THE REQUEST: Put every line of the records, from the line containing "Taking a look at the" down to the end of the records, into a Markdown table with the columns Row and Line. Give each line a row number, and leave out blank lines.

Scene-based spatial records
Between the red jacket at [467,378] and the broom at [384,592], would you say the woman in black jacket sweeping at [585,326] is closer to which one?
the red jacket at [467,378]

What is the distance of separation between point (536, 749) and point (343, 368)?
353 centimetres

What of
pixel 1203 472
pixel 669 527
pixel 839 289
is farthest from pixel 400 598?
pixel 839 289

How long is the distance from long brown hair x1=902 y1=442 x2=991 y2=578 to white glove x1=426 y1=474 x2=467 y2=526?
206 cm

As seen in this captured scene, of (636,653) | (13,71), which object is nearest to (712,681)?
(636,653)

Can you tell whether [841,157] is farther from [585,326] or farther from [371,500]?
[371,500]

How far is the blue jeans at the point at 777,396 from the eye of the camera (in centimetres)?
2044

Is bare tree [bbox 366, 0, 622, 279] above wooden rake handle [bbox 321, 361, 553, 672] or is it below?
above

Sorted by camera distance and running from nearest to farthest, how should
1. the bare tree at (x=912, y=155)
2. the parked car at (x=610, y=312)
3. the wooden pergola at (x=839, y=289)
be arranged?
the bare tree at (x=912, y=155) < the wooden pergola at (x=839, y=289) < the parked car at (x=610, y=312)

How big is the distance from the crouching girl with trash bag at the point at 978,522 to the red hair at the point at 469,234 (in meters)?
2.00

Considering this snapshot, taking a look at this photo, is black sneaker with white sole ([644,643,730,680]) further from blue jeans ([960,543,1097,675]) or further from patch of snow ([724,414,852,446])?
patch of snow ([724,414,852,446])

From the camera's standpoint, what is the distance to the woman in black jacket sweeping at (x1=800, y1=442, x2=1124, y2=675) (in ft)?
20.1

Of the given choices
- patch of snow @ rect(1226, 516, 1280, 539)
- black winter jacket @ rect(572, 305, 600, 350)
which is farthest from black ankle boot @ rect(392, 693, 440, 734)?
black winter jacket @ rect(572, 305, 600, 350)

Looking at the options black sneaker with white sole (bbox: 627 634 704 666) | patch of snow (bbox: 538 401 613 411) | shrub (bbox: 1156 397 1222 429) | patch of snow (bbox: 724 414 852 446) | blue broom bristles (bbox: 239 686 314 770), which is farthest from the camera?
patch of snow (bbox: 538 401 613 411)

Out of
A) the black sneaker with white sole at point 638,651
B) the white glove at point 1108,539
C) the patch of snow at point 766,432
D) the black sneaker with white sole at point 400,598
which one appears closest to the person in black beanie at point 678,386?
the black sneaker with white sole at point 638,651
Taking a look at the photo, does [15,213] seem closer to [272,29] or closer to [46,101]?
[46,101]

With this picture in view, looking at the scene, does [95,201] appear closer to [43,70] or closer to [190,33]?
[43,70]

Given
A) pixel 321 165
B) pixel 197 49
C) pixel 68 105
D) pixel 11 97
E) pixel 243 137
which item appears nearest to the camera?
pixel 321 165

RESULT FOR THIS EXERCISE:
| Row | Line |
|---|---|
| 1 | Taking a look at the photo, does [15,213] seem closer to [272,29] or closer to [46,101]? |
| 2 | [46,101] |
| 3 | With this picture in view, looking at the scene, does [95,201] appear closer to [43,70] or closer to [190,33]? |
| 4 | [43,70] |
| 5 | Given |
| 6 | A) pixel 321 165 |
| 7 | B) pixel 197 49 |
| 8 | C) pixel 68 105 |
| 9 | D) pixel 11 97 |
| 10 | E) pixel 243 137 |
| 11 | which item appears nearest to the camera? |
| 12 | pixel 321 165 |